PASSAGE SHOWN —

Documentation Index
Fetch the complete documentation index at: https://docs.praison.ai/llms.txt
Use this file to discover all available pages before exploring further.
The simplest and fastest chunking strategy. Splits text into fixed-size token chunks with optional overlap.
Quick Start
from praisonaiagents import Agent
agent = Agent(
instructions="Answer questions from documents.",
knowledge={
"sources": ["document.pdf"],
"chunker": {
"type": "token",
"chunk_size": 256,
"chunk_overlap": 50
}
}
)
response = agent.start("Summarize the main points")
When to Use
Good For
- Speed-critical applications
- Uniform chunk sizes needed
- Simple documents without structure
- High-volume processing
Consider Alternatives
- Documents with natural sections
- Topic-dependent content
- Need semantic coherence
- Complex nested structures
Parameters
| Parameter | Type | Default | Description |
|---|
chunk_size | int | 512 | Number of tokens per chunk |
chunk_overlap | int | 128 | Token overlap between chunks |
tokenizer | str | "gpt2" | Tokenizer for counting tokens |
Examples
Small Chunks for Precision
agent = Agent(
instructions="Find specific details.",
knowledge={
"sources": ["technical_spec.pdf"],
"chunker": {
"type": "token",
"chunk_size": 128, # Small for precision
"chunk_overlap": 32
}
}
)

DATASET ENTRIES —

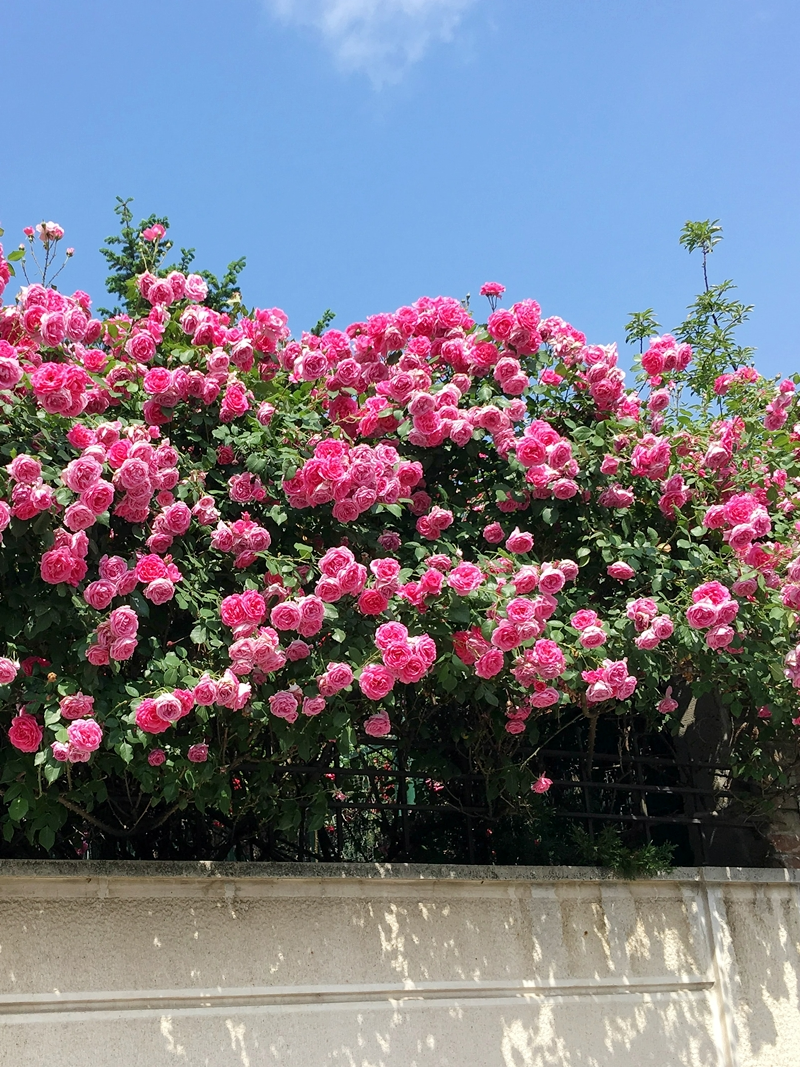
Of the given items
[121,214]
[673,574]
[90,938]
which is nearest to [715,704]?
[673,574]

WHAT TO WORK ON —
#1 What is the default tokenizer listed in the parameters table of the token chunking documentation?
#2 Resume the token chunking documentation after its last line.
The material has no connection to the token chunking documentation.

RESULTS FOR THE EXERCISE —
#1 The default tokenizer is "gpt2".

#2
Large Chunks for Context
agent = Agent(
instructions="Understand overall themes.",
knowledge={
"sources": ["novel.txt"],
"chunker": {
"type": "token",
"chunk_size": 1024, # Large for context
"chunk_overlap": 256
}
}
)
How It Works
Token chunking is deterministic - the same document always produces the same chunks.